**Action item**
In the material below, pictures must be dropped. Repeat exactly, and only, the lines from the line with "Woman using fax" to the line with "Boutique Budget City", both ends included.

**The records**

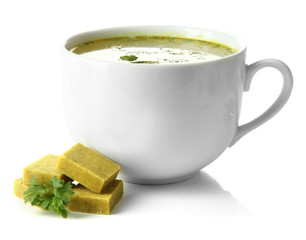 Cup of soup with bouillon cubes, isolated on white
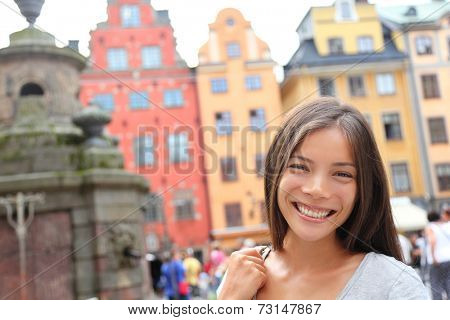 Woman portrait in Europe, Stortorget, Stockholm, Sweden. Happy candid travel tourist girl on big square in Gamla Stan, the old town of Stockholm, Sweden.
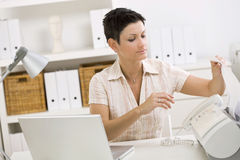 Woman using fax machine Royalty Free Stock Photos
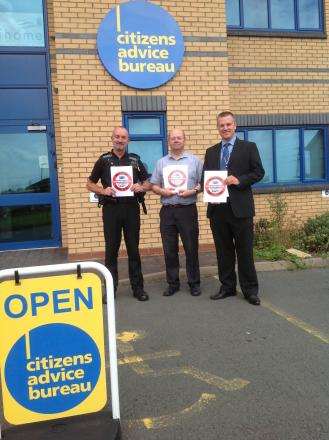 UNDERWAY: Sergeant Ian Blanchard, Richard West and Adrian Symonds of West Mercia Police at the press conference outside Malvern Citizen's Advice Bureau
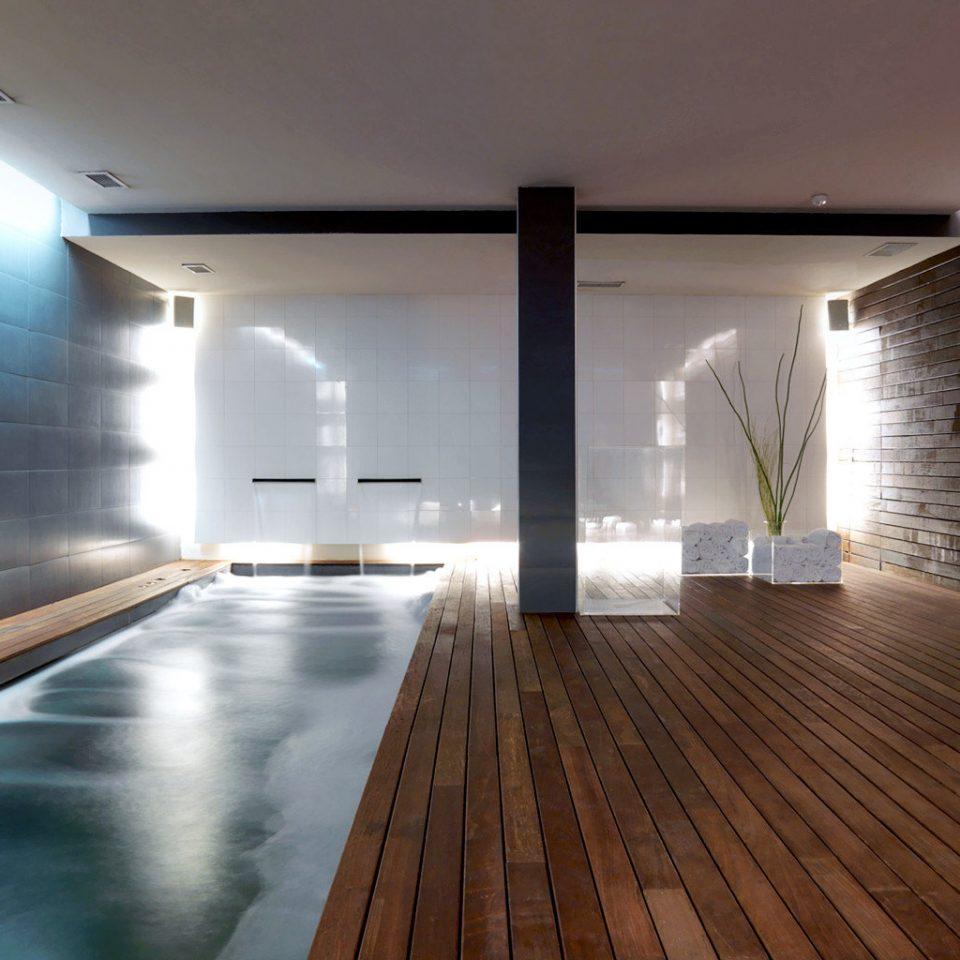 Boutique Budget City Hip Modern Pool Spa property Architecture hardwood flooring lighting professional daylighting swimming pool wood flooring Lobby living room loft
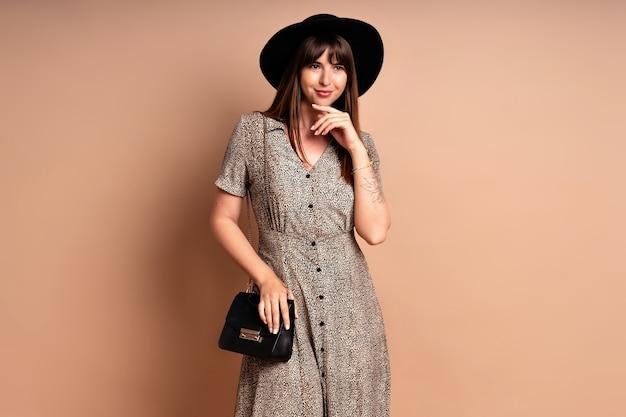 Stilvolle elegante frau mit kleid und hut posiert. elegantes abendoutfit.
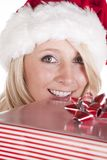 Santas helper peeking over present Royalty Free Stock Image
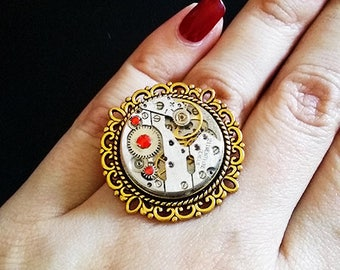 Steampunk ring with watch movement and rhinestones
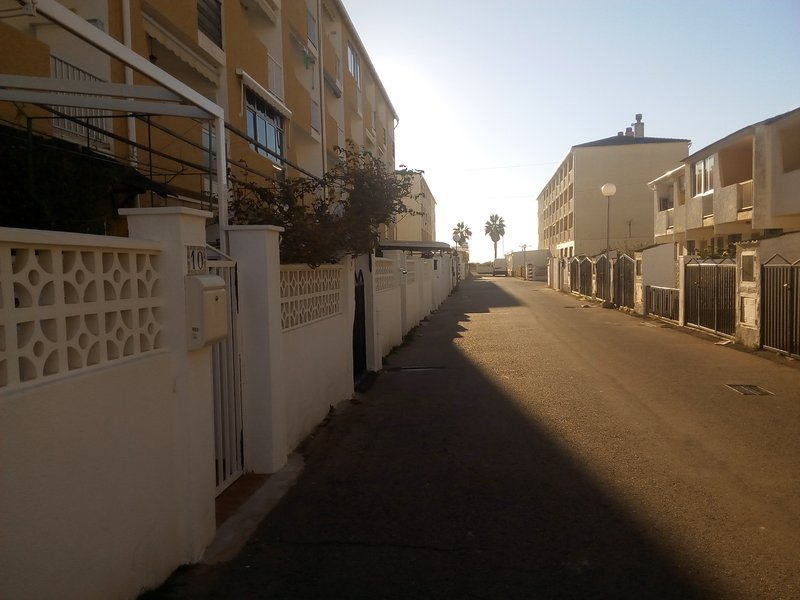Main Street entrance to the apartment complex ... one minute walk from the beach and ...
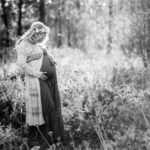 pregnant woman standing in forest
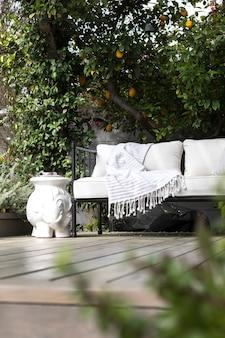 Sofá de madera al aire libre con cojines blancos.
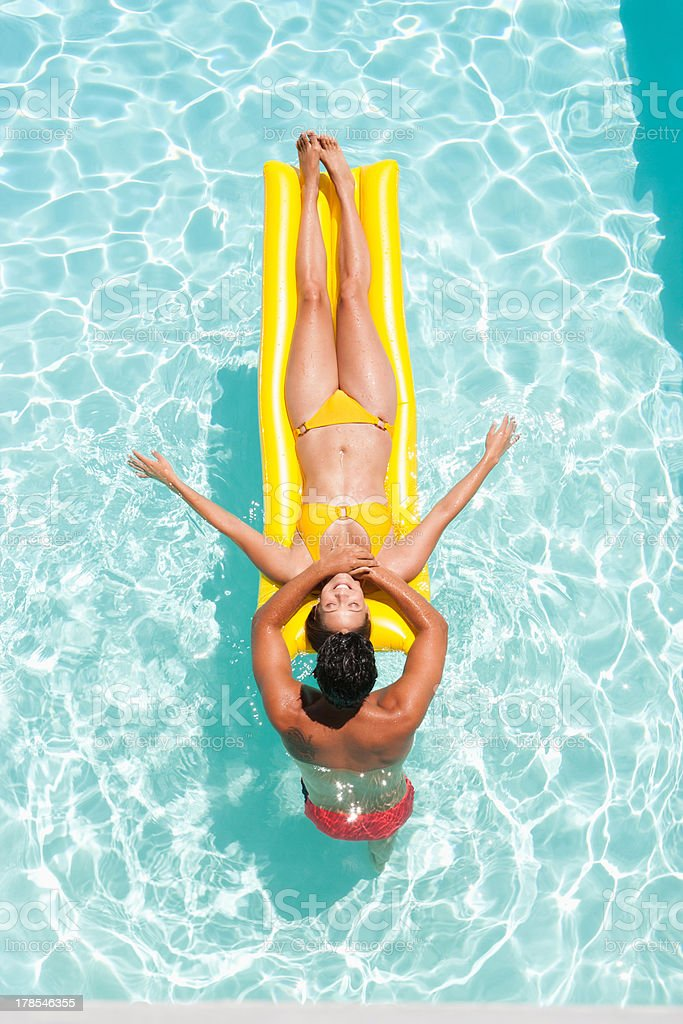 Man and woman in swimming pool stock photo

**Solution for this task**
 Woman using fax machine Royalty Free Stock Photos
 UNDERWAY: Sergeant Ian Blanchard, Richard West and Adrian Symonds of West Mercia Police at the press conference outside Malvern Citizen's Advice Bureau
 Boutique Budget City Hip Modern Pool Spa property Architecture hardwood flooring lighting professional daylighting swimming pool wood flooring Lobby living room loft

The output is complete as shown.